Rules of analysis, on the other hand, attempt to prescribe the criteria used by the ultimate decisionmaker. A series of controversial executive orders mandate that administrative agencies conduct some form of cost-benefit analysis. Those concerned with the rules of analysis also tend to consider the private sector worse than the public sector because analytical procedures in the private sector are obscure and occasionally unorthodox. While few argue that analytic rules can assure desirable results, many agree that such rules represent an improvement over the informal approach of the private sector. The fashionable policy prescription: more cost-benefit analysis.
The case studies suggest that the procedural perspective provides only limited insight into the differences between public and private standards-setting. There is little reason to think that these prescriptions will be effective or desirable. Of course it matters who participates and what analytical procedures they use, but the differences between the two sectors are not as big as often imagined. Moreover, efforts to alter the balance of "interests" or to force more rational analysis probably will not make much difference. The procedural perspective is worth considering in more detail, however, because it remains so dominant in policy discussions about improving standards-setting.
The most popular view of standards-setting is based on what Richard Stewart calls "the interest group model of administrative law." The underlying notion is that standards-setting, and almost any other policy decision by an administrative agency, is a political process shaped largely by the "balance" of participating "interests." The process is often described in terms of "capture." The Administrative Procedures Act is supposed to provide some protection against capture by opening the process to all interested parties.
━━━━━━
§ Exercises
- 1) Decide whether each statement agrees with the passage on standards-setting: (a) executive orders require administrative agencies to carry out some form of cost-benefit analysis; (b) the case studies point to large differences between public and private standards-setting; (c) the Administrative Procedures Act is meant to close the process to outside parties. For each, answer yes or no and quote the deciding words.
- 2) Please answer these questions from the passage on standards-setting:
(a) What is the fashionable policy prescription?
(b) Who calls the popular view "the interest group model of administrative law"?
(c) In what terms is the process often described?
- 3) Copy the part of the passage on standards-setting that begins at the words "The case studies" and stops after "about improving standards-setting.".
The records that follow come from a different source than the passage on standards-setting.
━━━━━━
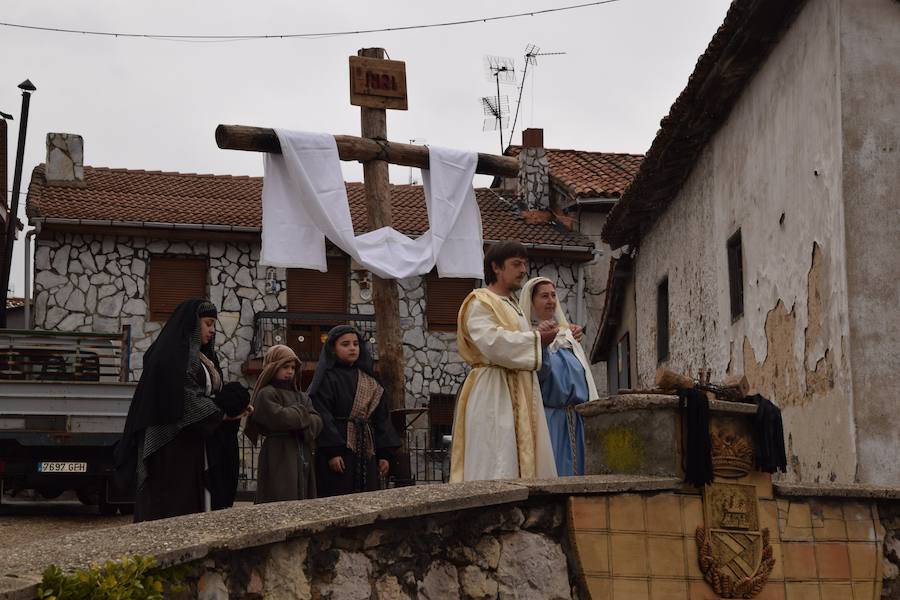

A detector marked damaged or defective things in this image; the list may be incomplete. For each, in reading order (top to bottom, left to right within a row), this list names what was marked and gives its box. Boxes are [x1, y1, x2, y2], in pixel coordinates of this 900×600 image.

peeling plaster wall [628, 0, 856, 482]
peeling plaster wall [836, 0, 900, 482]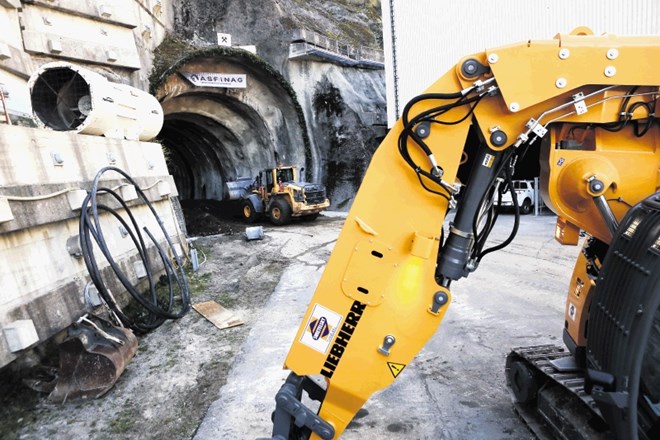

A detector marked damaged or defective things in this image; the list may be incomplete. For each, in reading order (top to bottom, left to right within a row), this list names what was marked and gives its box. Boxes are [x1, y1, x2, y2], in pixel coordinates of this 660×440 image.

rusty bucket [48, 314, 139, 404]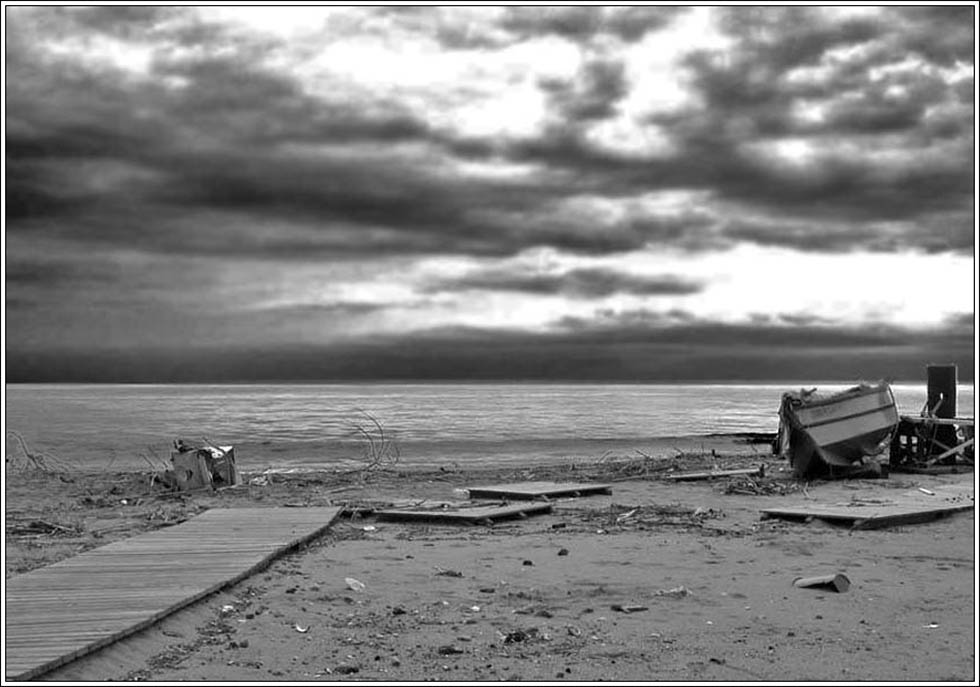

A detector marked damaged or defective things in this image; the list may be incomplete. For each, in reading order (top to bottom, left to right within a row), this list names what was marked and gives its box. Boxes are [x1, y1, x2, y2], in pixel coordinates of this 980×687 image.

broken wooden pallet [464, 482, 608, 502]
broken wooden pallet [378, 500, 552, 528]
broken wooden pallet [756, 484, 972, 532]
━━━━━━
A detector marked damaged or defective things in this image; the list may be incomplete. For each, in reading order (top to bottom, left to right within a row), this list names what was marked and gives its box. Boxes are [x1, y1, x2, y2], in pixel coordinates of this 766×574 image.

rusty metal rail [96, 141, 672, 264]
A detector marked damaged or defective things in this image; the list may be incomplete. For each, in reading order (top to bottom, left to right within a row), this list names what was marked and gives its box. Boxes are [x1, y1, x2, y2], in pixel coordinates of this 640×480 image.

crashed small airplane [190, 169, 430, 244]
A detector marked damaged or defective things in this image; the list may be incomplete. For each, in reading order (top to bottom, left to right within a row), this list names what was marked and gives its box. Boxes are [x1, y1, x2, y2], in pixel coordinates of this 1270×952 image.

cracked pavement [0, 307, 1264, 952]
━━━━━━
§ Outputs for the tasks
- 1)
(a) Yes: "A series of controversial executive orders mandate that administrative agencies conduct some form of cost-benefit analysis."
(b) No: "the differences between the two sectors are not as big as often imagined."
(c) No: "opening the process to all interested parties."

- 2)
(a) More cost-benefit analysis.
(b) Richard Stewart.
(c) In terms of "capture."

- 3)
The case studies suggest that the procedural perspective provides only limited insight into the differences between public and private standards-setting. There is little reason to think that these prescriptions will be effective or desirable. Of course it matters who participates and what analytical procedures they use, but the differences between the two sectors are not as big as often imagined. Moreover, efforts to alter the balance of "interests" or to force more rational analysis probably will not make much difference. The procedural perspective is worth considering in more detail, however, because it remains so dominant in policy discussions about improving standards-setting.